Taking it easy this awesome August
August 14, 2011 in: Reflections on the River
August used to be my absolute most hated month of the whole year.
July was all popsicles, water slides and fireworks, but the moment the calendar turned over, a sense a dread settled in my stomach. A big old circle around a certain date gave full notice that my wild and carefree days were numbered. Literally.
Whatever fun could have been wrung out of the fading days of summer were overshadowed by the looming deadline. We still slept late, played games and tried to be as lazy as humanly possible, but it all had a sense of desperation. It wasn’t summer any more, it was August. Hot, stifling and lifeless. In other words – school.
Even the word sounded like coughing up a hairball. August.

After I graduated from college and started working at a small newspaper, I reveled in the fact that for the first time in 18 years (I took a little extra time to get through college) I would not have to go back to school. The dusty taste of August still lingered in my mouth, though, as I covered the start of school for those poor, innocent children.
The next year I turned the calendar over to August and marveled that there was no drop-dead date circled in red. Then I looked closer. There really wasn’t much of anything on the calendar for August.
And I made the most delightful discovery: August is awesome!

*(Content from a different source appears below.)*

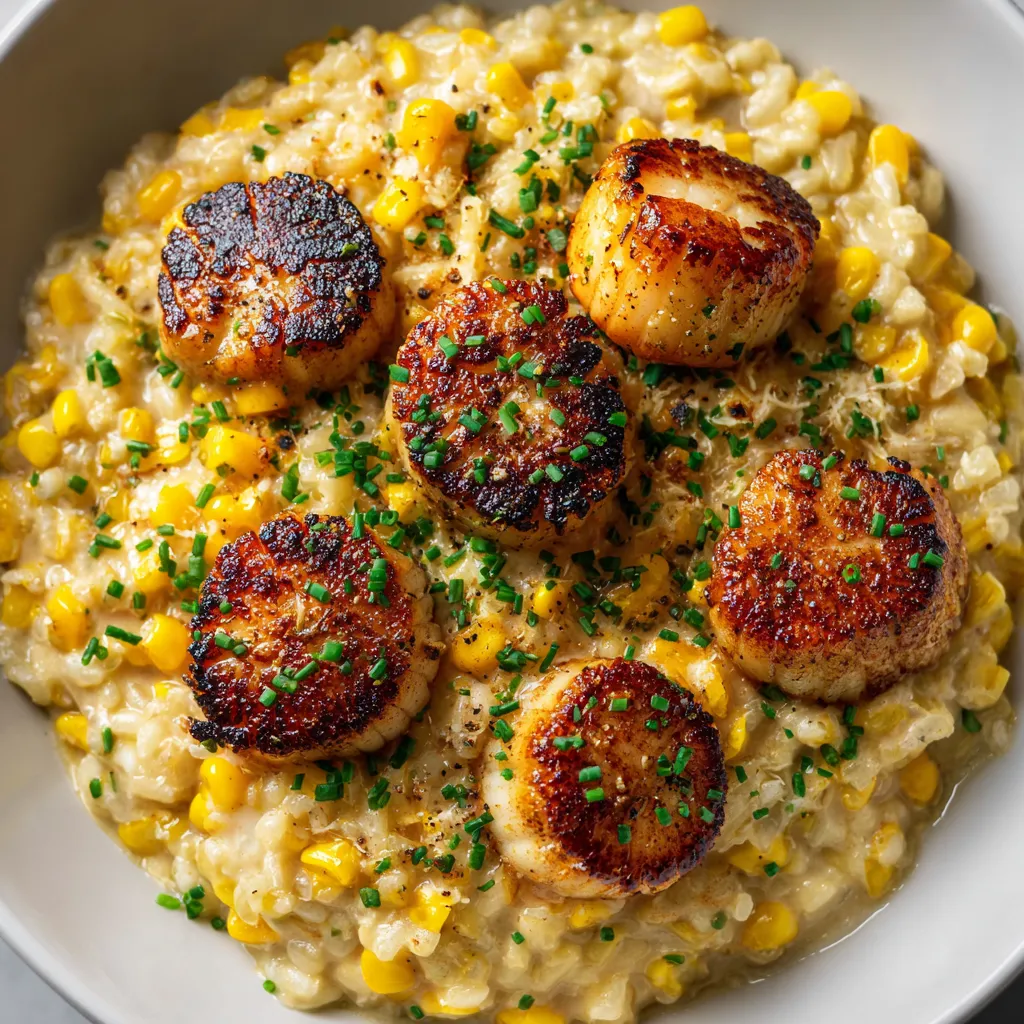 A bowl of food with corn and clams.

This is the month when schedules slow down and it’s too hot to do anything much beside sip iced tea and read a good book.

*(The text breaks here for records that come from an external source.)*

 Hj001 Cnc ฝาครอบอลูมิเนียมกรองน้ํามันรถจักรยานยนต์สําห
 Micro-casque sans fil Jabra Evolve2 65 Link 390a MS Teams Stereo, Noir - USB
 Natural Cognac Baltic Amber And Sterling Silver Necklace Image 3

The grass gets overtaken by the heat so I only have to mow every other week. Cheery wildflowers bloom with abandon on the side of the road. The hillsides have taken on varying shades of green and yellow and tan, a relief to the eye after the monotonous shade of summer. Sometimes there’s a hint of a cool breeze in the air.
The garden offers up an abundance of tomatoes, zucchini, cucumbers, zucchini, onions, zucchini and more zucchini. Reruns are the only thing on TV, so you might as well as go outside with a piece of watermelon and spit the seeds over the porch railing while the cicadas drone.
Vacation is over, as is the county fair, Bible school, family reunions, hay baling and the ambitious summer to-do list. Either the projects are done or the list is discarded. This is not a time for starting projects; this is a time for taking naps in front of the air conditioner vent.
The songs on the radio are all familiar since no one introduces new singles in August. No movies at the theater are must-see, although a cheap movie may be in order just for the sake of sitting in the cool and dark for two hours when the heat index approaches 112.
If I get a burst of energy, I may upload some pictures from summer adventures to Facebook. I’m more likely to get a burst of inertia drenched in 98 percent humidity.
August is that moment at the top of the swing. Your legs pump back and forth, the old chains creak on the play gym and you push your chest out to go forward. Just when you’ve gone as high as you can possibly go, the swing pauses for one magic moment. Your heart swells in your chest as you float in a blue sky. The world stretches out pure and perfect beneath you. Then you catch your breath and fall back and have to start working again.
August is a 31-day pause in the middle of the year for us to rediscover simple pleasures. It is the taste of tree-ripened peaches, wild plums and homemade salsa. It’s not quite summer, it’s not quite fall, it’s just hot and that hammock is calling my name.
The best thing about not being in school is I don’t have to go back to school. I understand the agony teachers and students are experiencing, but this is one month when it’s good to be a grown up. I may just sleep in the first day of school because I can. Because it’s August.
What do I have going on in August? Nothing much, give or take a watermelon seed spitting contest or two. What’s so great about August? Nothing much. Which is why it’s so great.